The cloud debate: balancing worker productivity with business security
Hightail’s Kevin Mackin writes that workers bringing their favourite apps into the workplace are threatening the integrity of business data – but the solution is not to ban outside apps and devices.
The growing and uncontrolled use of non-secure devices and applications is going to burn someone badly, and much sooner rather than later. It will cost their company a bucket load of money and it will probably cost them their job. It’s not just protection from hackers that we need to worry about.
It is only a matter of time before someone inadvertently leaves their iPad somewhere and a customer/competitor/press accesses a tonne of extremely sensitive commercial information – say, the rushes from a new TV ad, the brief for the next mega social campaign, or next year’s marketing budget.
Please don’t become the subject of the learning that will emerge from this mess – you don’t want to be next ‘The [insert your name here] Datagate Affair’.
Consumer versus enterprise – why it matters
Typically when an enterprise application is designed and built, great consideration is given to safeguarding a business and its private information.
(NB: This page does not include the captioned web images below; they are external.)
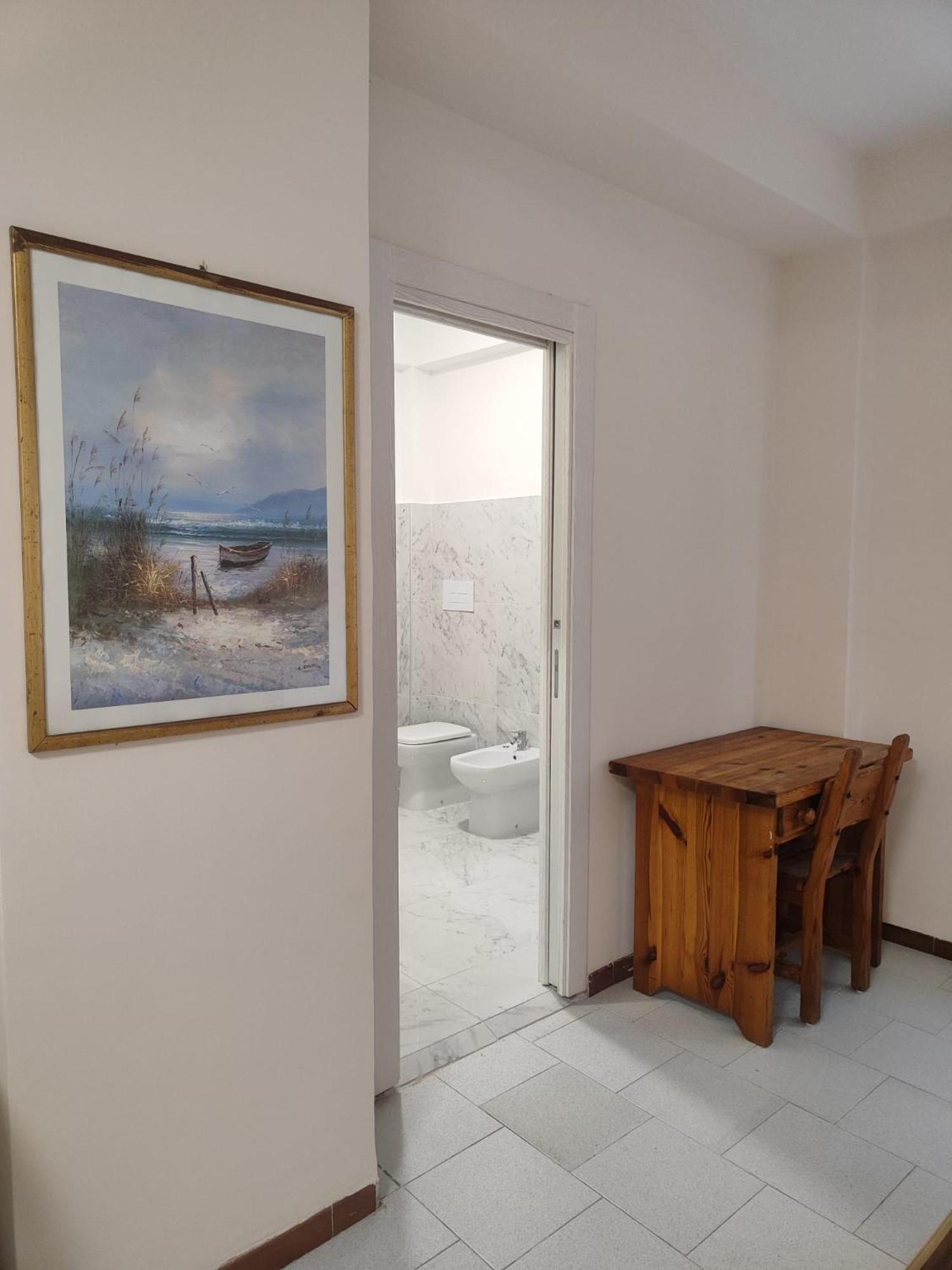 Fondo Versace Reggio Calabria Exterior foto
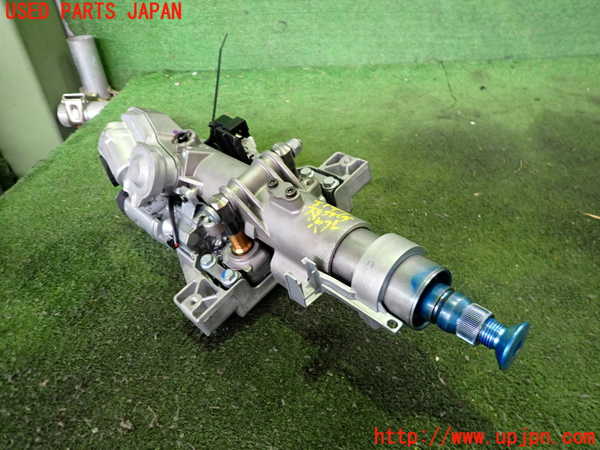 2UPJ-31474260]ベンツ SLK200 コンプレッサー(171442)ステアリングシャフト 中古_m0001.jpg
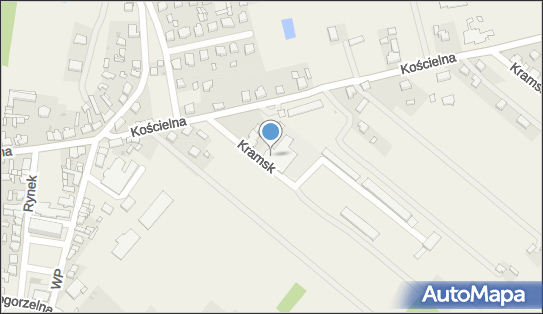311115892, Gminne Przedsiębiorstwo Komunalne sp. z o.o. 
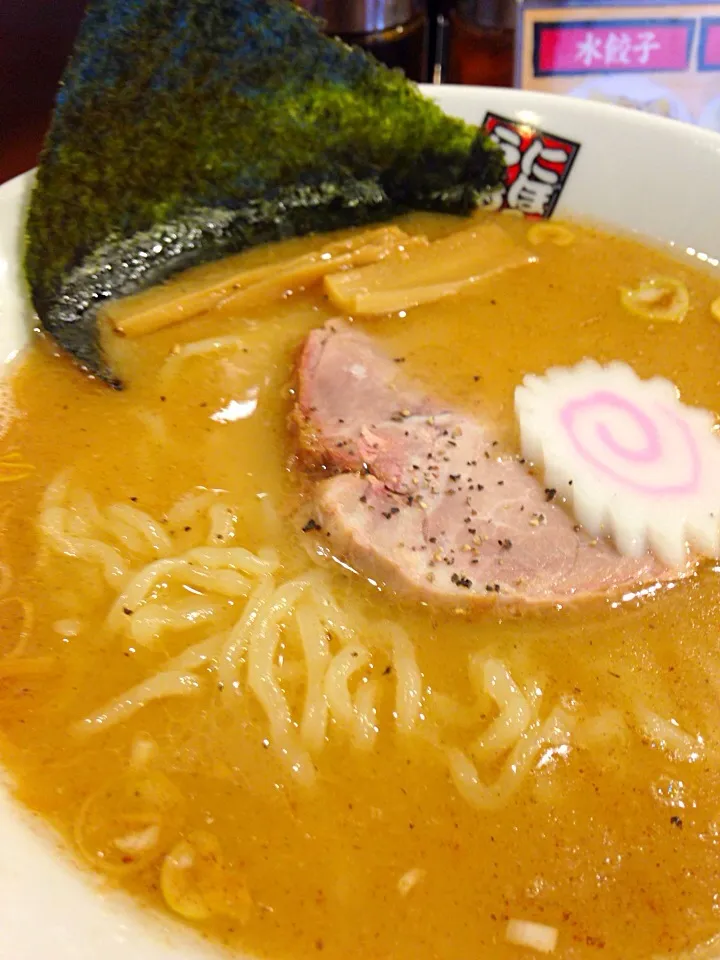 ラーメン|saturnさん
The service will have built in encryption and will negate the potential workplace hazards we face everyday, such as:
- How do you keep your information and data safe when everyone is accessing their files from myriad devices?
- how do you keep your clients‘ information safe?
- how do you protect yourself from losing important data when employees move on to new jobs?
- how do you meet regulatory requirements like the Australian Privacy Principles?
- how do you take back control of your information once that employee leaves? and
- what happens when you switch suppliers? Can you recall all information that you’ve sent them in the past?
The marketing industry is vulnerable
The marketing industry is one of the biggest culprits in using consumer apps and services at work.
Marketers are naturally tech savvy, and are quick to adopt free tools that help them work remotely. For example, accessing work files from home, reviewing a colleague’s work at lunch, or signing off and approving documents on the go.
Marketers are busy people with limited time and a thirst for working effectively, but discussions around information control and security are primitive. It needs to extend beyond information accessibility.
You need to define who can access what information and restrict who your employees can send information to. It’s important to expire files that you’ve shared with peers, suppliers and consultants once you deem it appropriate.
You need to track how many and what devices your employees are using, and understand how they’re using technology (hardware, software or cloud services) to support their individual job responsibilities. The list goes on.
Balancing worker productivity and business security
Understanding how employees work and pinpointing the tools that they use is paramount. Get the issue out in the open, get people talking and start listening.
Having worked for the last 20 years in jobs where I’ve had to manage large, international teams, I feel like I can offer these three initial ideas on how to tackle the ‘bring your own app/device’ (BYOA/BYOD) issue:
1. Scrutinise cloud services regularly
Social media has made it increasingly easy to hear about popular new apps and services. When you read about a new service, look at how it will not only support workplace efficiency but also meet your obligations as a business partner and supplier. Seek some external, independent IT advice if need be, and restrict the use of the app by employees until you give formal approval for use.
2. Involve staff
The way we work is always going to evolve, so we need to continually ensure technology tools are a priority discussion among staff. Stay in touch with how your employees are carrying out their work. Keep an inventory of the devices they’re each using – are they working across a full range of tablets, PCs, phones and laptops? Keep communication open, and ask them to flag the tools and devices they want to use in regular catch-ups.
3. Develop clear policies
Specify approved apps and services for employees to use for work related tasks. Explain to employees why it’s important that only approved applications are used. Discuss the responsibilities of your organisation as a keeper of client information and the employees’ role in this relationship.
We’ll only be able to reap the real rewards of a BYOA and BYOD mad world if we understand very clearly the services we’re using, and how they’re supporting (or undermining) our daily life.
Kevin Mackin is a veteran of the tech industry, having been involved with some of the biggest names in the business – from Compaq and Telstra through to WebEx and IBM. In the last 14 years he’s been tasked with establishing the APAC operations for WebEx (now Cisco), Coremetrics (now IBM) and most recently for Hightail (formerly YouSendIt). Kevin’s marketing and business nous does not come at the expense of his passion to one day…become a pirate.